Looks play a part as people look for someone who looks much like themselves looks wise (face), but maybe a different hair colour, body type that is similar to theirs (petite, solid build, etc). They tend to find that person attractive.

If you don't look like them face wise with that certain haircolour they like, body type, etc, they won't be attracted to you physically and vice versa (it never works out).

With me I tend to be attracted to personality and accept the looks. That's usually where I go wrong and get emotionally hurt when they don't find me attractive physically. 

Basically you need both compatible personality and looks to make it work. It's not one or the other.

If personality only it's more a friend thing.


----------



## AllTheSame (Mar 19, 2016)

meepie said:


> This is Sarah Nobody. Sarah has sexy brown hair, nice olive skin, brown eyes, she has a cute crooked nose, one chipped tooth. She has soft bushy eyebrows, she has a colorful dress style. You find Sarah Nobody the most attractive woman ever because she is your gf. Sarah Nobody is unique, there is no one else that looks like her.
> 
> Now if I didn't find Sarah attractive or because she wasn't my gf, I could more easily take those same features and turn them negative.
> 
> ...


^ This.

There's no doubt in my mind that how physically attracted you are to someone can change, grow depending on how emotionally attached or invested you are in them. It's just how I see it, from experience but Idk how you could see it any other way.


----------



## feels (Jun 18, 2010)

No, sounds like it wouldn't work at all. I think for most successful relationships physical and emotional connection are both crucial. Otherwise it just sounds like it would make the one person feel even ****tier.


----------



## truant (Jul 4, 2014)

No. Because if I cared about someone I'd want them to be happy. And if they didn't find me attractive, they wouldn't really be happy. That's like forcing someone you love to eat food they don't like.

Additionally, dating them might prevent them from finding a more compatible partner, who they do find attractive, a fact about which I would be aware, and which would make me miserable, since I care about their happiness. If I love someone, I want them to be with the person who makes them happiest.
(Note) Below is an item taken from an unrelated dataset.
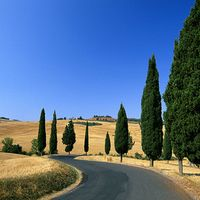 Winding Country Road in Monticchiello, Pienza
And this is one of the many reasons I expect to remain single. :lol


----------



## OohSexyLady (Mar 7, 2016)

I guess a similar question is "Would you date someone more attractive than yourself?" This happens all the time because it is virtually impossible for two people to be identically matched across the board (and if they are perhaps you'd have to worry about genetic conditions). I wouldn't want to be ugly to my partner. I am fairly attractive, but I have flaws. I would really like to challenge myself to be the fittest I have ever been, but there are things I change like my height. So if I met a lovely woman and she was really attractive and seemed kind and interested in me would I turn her down? Why would I do that? A lot of women really like guys for the total package of who they are. I would beware of a woman that thought overly narcissistically because honestly if she viewed men as basically tools to her own ends then a) there is always someone richer, hotter, etc and b) I could treat women the same way and just have flings and be perfectly happy without her.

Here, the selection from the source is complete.